Das gilt auch für die Darstellung der jungen Jahre. Dies ist die Zeit der Identitätsbildung, deren Besonderheit heute darin besteht, eine so genannte Patchwork-Identität entwickeln zu müssen, um die Vielzahl an Einflüssen aus den Gleichaltrigengruppen, den Massenmedien und dem Elternhaus zu integrieren. Zum Erwachsenenalter und der mit dem Erwachsensein einhergehenden selbstverantwortlichen Bezeugung des eigenen Weges gehört es, nunmehr selbst Bezugsperson für Andere sein zu wollen, ihnen zu zeigen, wie wir mit unserem Leben und unseren eigenen Wegweisern umgehen, welchen Orientierungen wir folgen.
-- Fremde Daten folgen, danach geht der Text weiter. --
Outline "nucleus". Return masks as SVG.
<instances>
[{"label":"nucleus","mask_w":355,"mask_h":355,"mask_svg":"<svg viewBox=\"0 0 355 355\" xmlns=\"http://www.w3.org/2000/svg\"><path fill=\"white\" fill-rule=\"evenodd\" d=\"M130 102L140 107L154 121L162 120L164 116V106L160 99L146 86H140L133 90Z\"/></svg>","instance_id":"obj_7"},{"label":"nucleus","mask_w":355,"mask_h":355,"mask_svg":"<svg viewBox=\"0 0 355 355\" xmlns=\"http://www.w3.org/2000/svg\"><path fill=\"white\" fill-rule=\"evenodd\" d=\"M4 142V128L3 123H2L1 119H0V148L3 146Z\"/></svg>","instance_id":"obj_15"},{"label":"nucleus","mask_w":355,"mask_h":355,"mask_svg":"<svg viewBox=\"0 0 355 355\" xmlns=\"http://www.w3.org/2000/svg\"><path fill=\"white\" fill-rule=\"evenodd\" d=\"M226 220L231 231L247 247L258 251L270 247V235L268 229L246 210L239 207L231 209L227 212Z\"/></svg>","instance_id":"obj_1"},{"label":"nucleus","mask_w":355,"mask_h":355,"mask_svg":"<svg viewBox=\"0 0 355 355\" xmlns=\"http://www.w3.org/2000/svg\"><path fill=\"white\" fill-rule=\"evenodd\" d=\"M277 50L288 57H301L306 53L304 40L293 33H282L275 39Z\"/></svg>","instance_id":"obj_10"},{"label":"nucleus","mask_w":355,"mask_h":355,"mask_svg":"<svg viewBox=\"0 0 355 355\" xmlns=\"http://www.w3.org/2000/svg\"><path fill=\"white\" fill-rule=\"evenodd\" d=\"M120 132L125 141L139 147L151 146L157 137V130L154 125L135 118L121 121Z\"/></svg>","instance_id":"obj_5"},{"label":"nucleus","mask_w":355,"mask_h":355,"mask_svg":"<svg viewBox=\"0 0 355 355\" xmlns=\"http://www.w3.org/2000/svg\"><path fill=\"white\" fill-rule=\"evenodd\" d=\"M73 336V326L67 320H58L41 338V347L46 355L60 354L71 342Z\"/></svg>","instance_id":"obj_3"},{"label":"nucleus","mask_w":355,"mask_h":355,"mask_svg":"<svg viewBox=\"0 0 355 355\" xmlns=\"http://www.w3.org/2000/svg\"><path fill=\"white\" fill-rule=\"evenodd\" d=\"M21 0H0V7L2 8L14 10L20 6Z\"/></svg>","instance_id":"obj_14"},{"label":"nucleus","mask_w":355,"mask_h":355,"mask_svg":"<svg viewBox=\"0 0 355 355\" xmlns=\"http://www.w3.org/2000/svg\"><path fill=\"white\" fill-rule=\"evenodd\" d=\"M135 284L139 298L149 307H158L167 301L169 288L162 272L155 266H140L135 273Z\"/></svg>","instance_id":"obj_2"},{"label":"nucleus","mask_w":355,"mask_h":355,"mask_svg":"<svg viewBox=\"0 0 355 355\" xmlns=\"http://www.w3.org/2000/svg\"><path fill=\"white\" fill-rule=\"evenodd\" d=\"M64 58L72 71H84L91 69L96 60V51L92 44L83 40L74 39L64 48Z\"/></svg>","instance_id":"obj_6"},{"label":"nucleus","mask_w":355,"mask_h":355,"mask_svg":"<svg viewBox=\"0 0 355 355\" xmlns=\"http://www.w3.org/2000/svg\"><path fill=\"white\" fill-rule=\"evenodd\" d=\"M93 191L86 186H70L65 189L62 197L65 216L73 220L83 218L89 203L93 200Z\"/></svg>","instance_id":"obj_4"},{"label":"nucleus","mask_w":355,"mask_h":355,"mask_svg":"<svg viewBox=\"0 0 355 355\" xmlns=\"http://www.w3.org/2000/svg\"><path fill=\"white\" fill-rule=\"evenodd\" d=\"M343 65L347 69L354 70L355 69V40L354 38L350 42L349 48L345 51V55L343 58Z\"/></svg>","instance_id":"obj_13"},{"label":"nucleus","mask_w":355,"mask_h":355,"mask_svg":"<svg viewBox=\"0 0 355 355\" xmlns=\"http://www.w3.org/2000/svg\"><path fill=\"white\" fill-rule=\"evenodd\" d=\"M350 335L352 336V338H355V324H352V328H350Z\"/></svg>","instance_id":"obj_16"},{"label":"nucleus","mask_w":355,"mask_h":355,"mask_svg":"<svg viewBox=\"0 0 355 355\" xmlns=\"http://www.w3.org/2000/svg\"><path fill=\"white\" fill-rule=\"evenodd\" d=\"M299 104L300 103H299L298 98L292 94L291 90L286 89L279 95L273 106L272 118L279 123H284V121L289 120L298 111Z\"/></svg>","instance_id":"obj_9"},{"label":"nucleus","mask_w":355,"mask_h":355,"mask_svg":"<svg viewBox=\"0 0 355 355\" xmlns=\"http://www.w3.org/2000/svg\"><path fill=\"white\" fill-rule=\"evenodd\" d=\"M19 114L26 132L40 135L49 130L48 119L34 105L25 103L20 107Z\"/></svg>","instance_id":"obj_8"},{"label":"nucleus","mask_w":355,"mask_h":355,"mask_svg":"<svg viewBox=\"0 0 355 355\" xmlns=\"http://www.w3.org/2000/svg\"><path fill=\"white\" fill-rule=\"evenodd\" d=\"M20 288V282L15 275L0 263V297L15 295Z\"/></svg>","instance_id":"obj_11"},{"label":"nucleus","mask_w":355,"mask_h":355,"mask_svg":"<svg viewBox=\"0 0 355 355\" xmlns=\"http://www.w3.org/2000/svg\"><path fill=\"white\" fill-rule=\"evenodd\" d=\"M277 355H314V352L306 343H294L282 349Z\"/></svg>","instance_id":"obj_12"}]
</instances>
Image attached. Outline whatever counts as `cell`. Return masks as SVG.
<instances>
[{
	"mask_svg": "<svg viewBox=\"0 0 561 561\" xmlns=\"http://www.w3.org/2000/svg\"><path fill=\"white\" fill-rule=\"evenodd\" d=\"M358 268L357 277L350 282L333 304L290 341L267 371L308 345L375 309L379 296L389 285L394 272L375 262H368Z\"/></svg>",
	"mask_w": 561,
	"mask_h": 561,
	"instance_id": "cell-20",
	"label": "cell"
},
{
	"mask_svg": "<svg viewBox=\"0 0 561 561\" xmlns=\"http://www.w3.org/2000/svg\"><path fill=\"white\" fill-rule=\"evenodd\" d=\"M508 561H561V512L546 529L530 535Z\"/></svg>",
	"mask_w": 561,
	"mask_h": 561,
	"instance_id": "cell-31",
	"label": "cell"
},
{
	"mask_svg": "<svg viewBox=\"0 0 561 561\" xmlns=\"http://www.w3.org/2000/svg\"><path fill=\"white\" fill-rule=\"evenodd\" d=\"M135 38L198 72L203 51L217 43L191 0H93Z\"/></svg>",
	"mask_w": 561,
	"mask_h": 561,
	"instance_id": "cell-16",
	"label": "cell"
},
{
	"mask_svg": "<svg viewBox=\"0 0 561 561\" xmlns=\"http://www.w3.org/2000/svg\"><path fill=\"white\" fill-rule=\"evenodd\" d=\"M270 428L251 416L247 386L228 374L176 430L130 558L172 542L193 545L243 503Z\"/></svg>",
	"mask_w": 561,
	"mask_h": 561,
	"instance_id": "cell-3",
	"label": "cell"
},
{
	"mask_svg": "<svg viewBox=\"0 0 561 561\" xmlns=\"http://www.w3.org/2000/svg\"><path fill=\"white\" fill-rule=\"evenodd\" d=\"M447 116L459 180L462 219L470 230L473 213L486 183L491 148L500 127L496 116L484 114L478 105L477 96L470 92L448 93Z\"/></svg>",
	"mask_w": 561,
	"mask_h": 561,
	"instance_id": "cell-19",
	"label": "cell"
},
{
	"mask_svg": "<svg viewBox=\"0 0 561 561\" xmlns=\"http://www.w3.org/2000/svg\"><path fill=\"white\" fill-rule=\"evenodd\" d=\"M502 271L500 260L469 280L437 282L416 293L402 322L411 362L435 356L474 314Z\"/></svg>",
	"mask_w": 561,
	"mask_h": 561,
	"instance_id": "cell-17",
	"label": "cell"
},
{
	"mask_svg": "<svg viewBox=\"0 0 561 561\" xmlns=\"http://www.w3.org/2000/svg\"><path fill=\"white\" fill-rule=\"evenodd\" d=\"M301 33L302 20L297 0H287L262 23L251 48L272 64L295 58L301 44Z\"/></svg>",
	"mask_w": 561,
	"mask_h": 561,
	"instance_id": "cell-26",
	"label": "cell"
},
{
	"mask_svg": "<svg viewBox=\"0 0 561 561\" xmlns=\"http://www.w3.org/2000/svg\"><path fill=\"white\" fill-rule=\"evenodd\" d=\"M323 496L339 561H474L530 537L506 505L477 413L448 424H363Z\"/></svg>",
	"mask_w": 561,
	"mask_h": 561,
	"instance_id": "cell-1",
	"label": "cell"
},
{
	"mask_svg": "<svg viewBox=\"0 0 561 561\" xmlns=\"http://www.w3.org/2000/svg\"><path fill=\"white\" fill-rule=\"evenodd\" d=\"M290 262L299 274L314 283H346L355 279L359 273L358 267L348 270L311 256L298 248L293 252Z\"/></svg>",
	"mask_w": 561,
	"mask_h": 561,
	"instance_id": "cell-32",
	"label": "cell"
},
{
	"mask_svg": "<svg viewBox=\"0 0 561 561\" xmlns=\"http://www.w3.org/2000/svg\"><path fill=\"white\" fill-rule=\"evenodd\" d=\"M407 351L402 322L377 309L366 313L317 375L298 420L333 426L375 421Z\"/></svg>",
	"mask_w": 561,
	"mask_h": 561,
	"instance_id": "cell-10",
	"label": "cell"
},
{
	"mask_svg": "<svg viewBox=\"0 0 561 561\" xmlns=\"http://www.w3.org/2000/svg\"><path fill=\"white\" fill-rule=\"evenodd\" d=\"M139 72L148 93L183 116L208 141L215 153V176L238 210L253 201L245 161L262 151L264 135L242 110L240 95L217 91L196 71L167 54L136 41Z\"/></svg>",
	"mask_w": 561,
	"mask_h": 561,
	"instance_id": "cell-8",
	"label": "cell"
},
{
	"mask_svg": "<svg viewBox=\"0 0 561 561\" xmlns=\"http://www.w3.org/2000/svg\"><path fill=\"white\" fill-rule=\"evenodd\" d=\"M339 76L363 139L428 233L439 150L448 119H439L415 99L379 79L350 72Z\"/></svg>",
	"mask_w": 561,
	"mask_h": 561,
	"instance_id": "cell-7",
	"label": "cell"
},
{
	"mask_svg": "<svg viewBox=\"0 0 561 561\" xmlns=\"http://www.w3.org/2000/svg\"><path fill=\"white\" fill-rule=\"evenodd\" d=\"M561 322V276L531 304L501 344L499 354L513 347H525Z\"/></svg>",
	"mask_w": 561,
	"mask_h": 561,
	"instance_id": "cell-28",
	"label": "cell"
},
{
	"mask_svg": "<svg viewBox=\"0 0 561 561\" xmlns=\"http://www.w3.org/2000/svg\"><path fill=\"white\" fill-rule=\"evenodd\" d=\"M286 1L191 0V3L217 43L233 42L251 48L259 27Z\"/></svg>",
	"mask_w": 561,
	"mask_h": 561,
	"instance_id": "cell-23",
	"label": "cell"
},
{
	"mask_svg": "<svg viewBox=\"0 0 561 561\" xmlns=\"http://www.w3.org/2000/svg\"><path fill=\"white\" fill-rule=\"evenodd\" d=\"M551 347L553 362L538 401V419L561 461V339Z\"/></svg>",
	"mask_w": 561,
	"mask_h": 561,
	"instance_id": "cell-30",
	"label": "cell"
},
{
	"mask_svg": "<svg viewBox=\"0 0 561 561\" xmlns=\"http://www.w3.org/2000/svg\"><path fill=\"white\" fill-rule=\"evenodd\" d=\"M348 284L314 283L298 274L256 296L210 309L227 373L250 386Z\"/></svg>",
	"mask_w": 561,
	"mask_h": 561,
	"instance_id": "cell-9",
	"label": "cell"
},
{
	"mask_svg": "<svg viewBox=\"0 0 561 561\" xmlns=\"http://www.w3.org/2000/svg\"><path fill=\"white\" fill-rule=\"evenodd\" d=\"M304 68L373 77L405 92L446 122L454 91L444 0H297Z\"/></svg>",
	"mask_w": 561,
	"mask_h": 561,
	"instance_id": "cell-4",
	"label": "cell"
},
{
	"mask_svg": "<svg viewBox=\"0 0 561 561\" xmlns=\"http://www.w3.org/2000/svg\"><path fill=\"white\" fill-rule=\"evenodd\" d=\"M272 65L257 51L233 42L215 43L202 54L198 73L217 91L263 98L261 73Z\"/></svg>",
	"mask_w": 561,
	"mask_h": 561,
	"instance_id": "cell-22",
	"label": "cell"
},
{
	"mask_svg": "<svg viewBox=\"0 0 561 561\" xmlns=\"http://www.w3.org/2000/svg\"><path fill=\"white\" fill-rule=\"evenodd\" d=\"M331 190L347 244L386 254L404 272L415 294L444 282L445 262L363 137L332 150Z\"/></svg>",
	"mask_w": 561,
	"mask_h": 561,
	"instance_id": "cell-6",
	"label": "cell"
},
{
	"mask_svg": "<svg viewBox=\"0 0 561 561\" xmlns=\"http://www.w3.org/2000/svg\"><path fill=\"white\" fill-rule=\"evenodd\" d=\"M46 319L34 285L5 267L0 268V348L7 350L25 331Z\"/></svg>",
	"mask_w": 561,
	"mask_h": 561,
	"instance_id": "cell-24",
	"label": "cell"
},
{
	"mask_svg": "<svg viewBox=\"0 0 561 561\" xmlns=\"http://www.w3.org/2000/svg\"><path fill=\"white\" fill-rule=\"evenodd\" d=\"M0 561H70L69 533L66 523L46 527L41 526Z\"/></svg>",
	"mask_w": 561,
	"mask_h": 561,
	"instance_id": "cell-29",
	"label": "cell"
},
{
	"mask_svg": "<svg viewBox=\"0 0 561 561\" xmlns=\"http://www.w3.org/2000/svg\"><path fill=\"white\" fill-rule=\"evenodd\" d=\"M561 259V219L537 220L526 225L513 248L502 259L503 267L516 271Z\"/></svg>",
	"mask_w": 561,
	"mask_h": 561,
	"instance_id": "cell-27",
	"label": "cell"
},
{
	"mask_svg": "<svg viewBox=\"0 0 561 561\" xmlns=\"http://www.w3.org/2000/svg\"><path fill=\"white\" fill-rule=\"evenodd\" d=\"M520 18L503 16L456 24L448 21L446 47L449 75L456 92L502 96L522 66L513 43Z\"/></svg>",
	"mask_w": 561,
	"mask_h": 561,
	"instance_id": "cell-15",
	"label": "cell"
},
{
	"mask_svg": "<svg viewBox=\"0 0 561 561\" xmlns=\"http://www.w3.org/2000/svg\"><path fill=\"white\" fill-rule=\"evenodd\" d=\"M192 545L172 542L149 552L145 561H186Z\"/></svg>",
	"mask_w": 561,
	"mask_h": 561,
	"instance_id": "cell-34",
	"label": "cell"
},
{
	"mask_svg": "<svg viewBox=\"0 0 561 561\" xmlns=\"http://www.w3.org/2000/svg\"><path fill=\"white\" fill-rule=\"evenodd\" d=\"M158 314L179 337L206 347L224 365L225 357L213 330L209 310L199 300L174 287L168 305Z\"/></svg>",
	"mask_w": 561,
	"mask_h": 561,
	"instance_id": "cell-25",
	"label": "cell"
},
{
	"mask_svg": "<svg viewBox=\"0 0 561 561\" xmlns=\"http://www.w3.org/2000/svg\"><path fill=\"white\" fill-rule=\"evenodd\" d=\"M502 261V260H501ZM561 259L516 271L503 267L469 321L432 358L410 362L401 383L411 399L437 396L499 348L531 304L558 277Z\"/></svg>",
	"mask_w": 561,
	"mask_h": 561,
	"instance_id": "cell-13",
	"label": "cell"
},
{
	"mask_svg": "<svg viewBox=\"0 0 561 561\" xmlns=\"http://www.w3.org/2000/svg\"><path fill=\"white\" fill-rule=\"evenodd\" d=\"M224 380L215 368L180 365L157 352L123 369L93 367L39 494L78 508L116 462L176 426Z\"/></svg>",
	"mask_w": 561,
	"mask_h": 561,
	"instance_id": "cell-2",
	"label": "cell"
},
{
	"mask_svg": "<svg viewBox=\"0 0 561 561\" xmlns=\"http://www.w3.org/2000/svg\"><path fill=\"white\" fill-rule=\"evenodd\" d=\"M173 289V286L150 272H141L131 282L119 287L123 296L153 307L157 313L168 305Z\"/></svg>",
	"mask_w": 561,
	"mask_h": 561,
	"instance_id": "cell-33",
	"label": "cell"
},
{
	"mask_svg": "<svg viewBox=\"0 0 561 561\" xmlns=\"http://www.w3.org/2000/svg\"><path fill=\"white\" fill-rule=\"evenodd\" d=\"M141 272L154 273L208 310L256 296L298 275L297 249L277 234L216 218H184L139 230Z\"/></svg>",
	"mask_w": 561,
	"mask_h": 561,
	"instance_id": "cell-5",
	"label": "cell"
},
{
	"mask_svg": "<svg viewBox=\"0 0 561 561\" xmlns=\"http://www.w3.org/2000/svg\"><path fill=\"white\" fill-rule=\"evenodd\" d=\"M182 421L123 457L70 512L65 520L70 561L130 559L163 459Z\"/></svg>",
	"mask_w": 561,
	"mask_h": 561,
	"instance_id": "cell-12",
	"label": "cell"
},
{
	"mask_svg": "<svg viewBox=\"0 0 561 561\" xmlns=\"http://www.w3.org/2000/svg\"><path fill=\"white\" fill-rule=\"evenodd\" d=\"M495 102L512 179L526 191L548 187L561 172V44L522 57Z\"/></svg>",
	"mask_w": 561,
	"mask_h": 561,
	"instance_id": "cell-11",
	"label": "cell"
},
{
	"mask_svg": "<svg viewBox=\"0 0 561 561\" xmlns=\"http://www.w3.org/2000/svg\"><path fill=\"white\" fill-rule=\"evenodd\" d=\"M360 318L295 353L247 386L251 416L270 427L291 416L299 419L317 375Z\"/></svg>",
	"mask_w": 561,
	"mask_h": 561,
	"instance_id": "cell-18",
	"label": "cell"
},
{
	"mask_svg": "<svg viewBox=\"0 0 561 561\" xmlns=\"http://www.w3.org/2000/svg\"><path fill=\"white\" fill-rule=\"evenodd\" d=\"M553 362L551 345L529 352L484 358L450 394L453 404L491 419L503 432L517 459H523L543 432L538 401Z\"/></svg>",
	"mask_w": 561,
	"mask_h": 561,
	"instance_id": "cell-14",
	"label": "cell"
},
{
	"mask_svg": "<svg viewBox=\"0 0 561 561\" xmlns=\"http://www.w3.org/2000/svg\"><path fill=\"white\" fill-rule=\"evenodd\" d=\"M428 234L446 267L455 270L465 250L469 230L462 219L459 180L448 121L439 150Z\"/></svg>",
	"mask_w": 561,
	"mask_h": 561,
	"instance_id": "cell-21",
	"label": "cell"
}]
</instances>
Die mittleren Jahre, in denen es besonders oft zu Krisen und Wendepunkten kommt, werden uns dazu bewegen, den bisherigen Weg selbstkritisch zu betrachten, gegebenenfalls
neue Wege einzuschlagen und daraufhin die Richtung zu ändern sowie neue Wegmarkierungen zu setzen. In dieser Zeitspanne menschlichen Daseins geht es vor allem um Beruf, Partnerschaft und Freizeit und die sich hier ergebenden Möglichkeiten, aber auch Proble me. Die richtigen Lösungsstrategien zu finden ist unabdingbar für den gesamten weiteren Lebensweg, damit in den mittleren Jahren keine Midlifecrisis aufkommt und stattdessen die Selbstverwirklichung so gelingt, dass sie eine wirklich autonom gestaltete Lebensmitte ermöglicht. Dafür findet sich hier eine Fülle von Hinweisen und Ratschlägen. Die reifen Jahre, insbesondere der Abschied vom Erwerbsleben, bringen notwendigerweise die Aufgabe mit sich, im Freizeitbereich und in den persönlichen Beziehungen die richtigen Orientierungen zu finden. Das setzt sich in die Altersphase hinein fort. Es gilt, die Altersrolle zu lernen und sich am Ende des Lebenswegs Rechenschaft über den gegangenen Weg abzulegen. Die reifen Jahre und die damit
beginnenden körperlichen und seelischen Umstellungen, für die es bisher recht wenig einschlägige Lebenshilfe-Literatur gab, werden hier ebenso liebevoll wie kompetent vorgestellt, um den ins Blickfeld  gerückten Lebensabend klug und adäquat gestalten und bewältigen zu können. Eine Fülle gerontologischer Erkenntnisse wird so bereitgestellt, dass sich daraus eine gelungene Gestaltung dieses Lebensabschnitts entwickeln lässt. Im Kapitel »Tod« stehen daraufhin die Rückschau und eventuell die Vorbereitung auf ein Leben nach dem Tod im Vordergrund. Es gilt, einen letzten Meilenstein zu erwarten, den, wie am Anfang, andere für uns setzen werden: unseren Grabstein, das letzte Monument unserer Biografie. Dieser Teil der »Meilensteine des Lebens« beschäftigt sich mit dem Sterben und zeigt ausführlich die Bedeutsamkeit von Hospizbewegung und Sterbehilfe, aber auch die in letzter Zeit entwickelten Möglichkeiten, das Sterben nicht als etwas Grausames und Schmerzhaftes erleben zu müssen, sondern es als einen Teil des Lebens anzuerkennen oder aber auf ein Leben nach dem Tod zu hoffen. »Vor allem eins: dir selbst sei treu« - diese Aufforderung des Polonius (in Shakespeares Hamlet) beschreibt eine der Haupttugenden, die zu jenem Kanon gehört, dessen Gesamtheit, nennen wir sie Charakter, die Richtschnur, das Schrittmaß, die inneren Meilensteine in sich versammelt. Folgen wir unseren eigenen Maximen, haben wir das erreicht, was gemeinhin Gesundheit, körperliche sowohl wie seelische, genannt wird. Sie bewirkt, dass wir mit uns im Reinen, d. h. auf dem rechten Weg sind.